Publié le par 3ilm char3i - La science légiférée

La quiétude dans la prière (الطمأنينة)
La quiétude (الطمأنينة) :
 
C'est qu'il reste immobile lorsqu'il accomplit un pilier, jusqu'à ce que chaque vertèbre reprenne sa place.
 
Les savants ont dit :
 
« C'est le fait de rester immobile, même si c'est court. » 
 
Ainsi, celui qui ne fait pas preuve de quiétude dans sa prière, sa prière ne sera pas acceptée, même s'il prie mille fois. 
 
Avec ceci, on comprend les erreurs que l'on voit et qui sont commises par beaucoup de prieurs qui ne font pas preuve de quiétude, surtout après s'être relevés du Roukou' (l'inclinaison) et lors de l'assise entre les deux Soudjoud (prosternations).
--- --- ---
Liste des tâches
A: Extrayez de l'extrait sur la quiétude dans la prière le passage allant de « Publié le par » à « deux Soudjoud (prosternations). ».
B: Relevez tous les termes de la prière que l'extrait sur la quiétude dans la prière donne à la fois sous une forme française et sous une forme arabe, en caractères arabes ou transcrite.
La liste ci-après ne joue aucun rôle dans ce travail.
--- --- ---
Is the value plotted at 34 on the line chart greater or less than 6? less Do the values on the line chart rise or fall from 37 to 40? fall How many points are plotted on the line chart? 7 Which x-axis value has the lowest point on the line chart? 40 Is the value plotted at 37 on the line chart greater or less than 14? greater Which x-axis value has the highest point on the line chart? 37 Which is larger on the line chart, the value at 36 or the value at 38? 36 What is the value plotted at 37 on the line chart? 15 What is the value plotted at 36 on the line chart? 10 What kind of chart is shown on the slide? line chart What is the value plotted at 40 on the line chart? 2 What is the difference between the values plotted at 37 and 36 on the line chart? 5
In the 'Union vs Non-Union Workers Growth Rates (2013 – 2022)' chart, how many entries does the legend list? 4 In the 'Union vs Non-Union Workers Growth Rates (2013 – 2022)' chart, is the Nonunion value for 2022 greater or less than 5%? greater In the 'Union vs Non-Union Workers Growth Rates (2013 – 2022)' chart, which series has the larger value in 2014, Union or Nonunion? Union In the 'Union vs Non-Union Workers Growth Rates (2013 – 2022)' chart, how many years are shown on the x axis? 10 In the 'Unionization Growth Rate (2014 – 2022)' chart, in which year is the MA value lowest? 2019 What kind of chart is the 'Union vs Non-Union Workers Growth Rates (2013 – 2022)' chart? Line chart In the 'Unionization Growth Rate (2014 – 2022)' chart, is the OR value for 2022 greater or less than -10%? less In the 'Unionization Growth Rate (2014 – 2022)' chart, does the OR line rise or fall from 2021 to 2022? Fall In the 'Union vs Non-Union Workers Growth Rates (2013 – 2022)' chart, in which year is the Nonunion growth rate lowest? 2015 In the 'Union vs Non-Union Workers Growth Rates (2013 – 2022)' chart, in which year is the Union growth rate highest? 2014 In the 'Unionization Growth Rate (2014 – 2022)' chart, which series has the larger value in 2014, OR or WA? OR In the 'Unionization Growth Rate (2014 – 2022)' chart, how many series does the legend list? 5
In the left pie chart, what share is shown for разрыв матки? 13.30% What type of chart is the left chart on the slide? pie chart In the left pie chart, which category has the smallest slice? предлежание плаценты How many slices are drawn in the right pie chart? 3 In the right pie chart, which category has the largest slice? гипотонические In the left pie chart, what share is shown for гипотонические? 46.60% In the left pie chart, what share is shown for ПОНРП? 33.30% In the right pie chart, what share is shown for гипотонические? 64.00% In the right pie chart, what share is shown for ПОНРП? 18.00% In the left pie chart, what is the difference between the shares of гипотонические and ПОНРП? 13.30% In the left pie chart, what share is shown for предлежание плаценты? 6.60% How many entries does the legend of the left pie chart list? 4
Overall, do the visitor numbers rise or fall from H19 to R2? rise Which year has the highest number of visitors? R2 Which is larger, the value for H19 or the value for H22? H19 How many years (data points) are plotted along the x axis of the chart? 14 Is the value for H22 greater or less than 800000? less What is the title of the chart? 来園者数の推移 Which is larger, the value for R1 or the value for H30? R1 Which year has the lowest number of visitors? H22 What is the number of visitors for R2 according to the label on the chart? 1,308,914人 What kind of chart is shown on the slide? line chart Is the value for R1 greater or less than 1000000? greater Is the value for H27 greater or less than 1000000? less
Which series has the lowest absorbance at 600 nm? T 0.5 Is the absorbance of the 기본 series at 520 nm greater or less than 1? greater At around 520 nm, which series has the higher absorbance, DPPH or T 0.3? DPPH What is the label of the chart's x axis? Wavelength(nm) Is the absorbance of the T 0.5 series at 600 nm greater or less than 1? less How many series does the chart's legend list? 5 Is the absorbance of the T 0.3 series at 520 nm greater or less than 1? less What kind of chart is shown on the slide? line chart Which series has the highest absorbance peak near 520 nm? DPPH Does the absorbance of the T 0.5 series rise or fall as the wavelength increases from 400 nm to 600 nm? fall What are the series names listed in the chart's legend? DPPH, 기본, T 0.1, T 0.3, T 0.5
--- --- ---
Réponses
A:
Publié le par 3ilm char3i - La science légiférée

La quiétude dans la prière (الطمأنينة)
La quiétude (الطمأنينة) :
 
C'est qu'il reste immobile lorsqu'il accomplit un pilier, jusqu'à ce que chaque vertèbre reprenne sa place.
 
Les savants ont dit :
 
« C'est le fait de rester immobile, même si c'est court. » 
 
Ainsi, celui qui ne fait pas preuve de quiétude dans sa prière, sa prière ne sera pas acceptée, même s'il prie mille fois. 
 
Avec ceci, on comprend les erreurs que l'on voit et qui sont commises par beaucoup de prieurs qui ne font pas preuve de quiétude, surtout après s'être relevés du Roukou' (l'inclinaison) et lors de l'assise entre les deux Soudjoud (prosternations).

B:
- quiétude (الطمأنينة)
- Roukou' (l'inclinaison)
- Soudjoud (prosternations)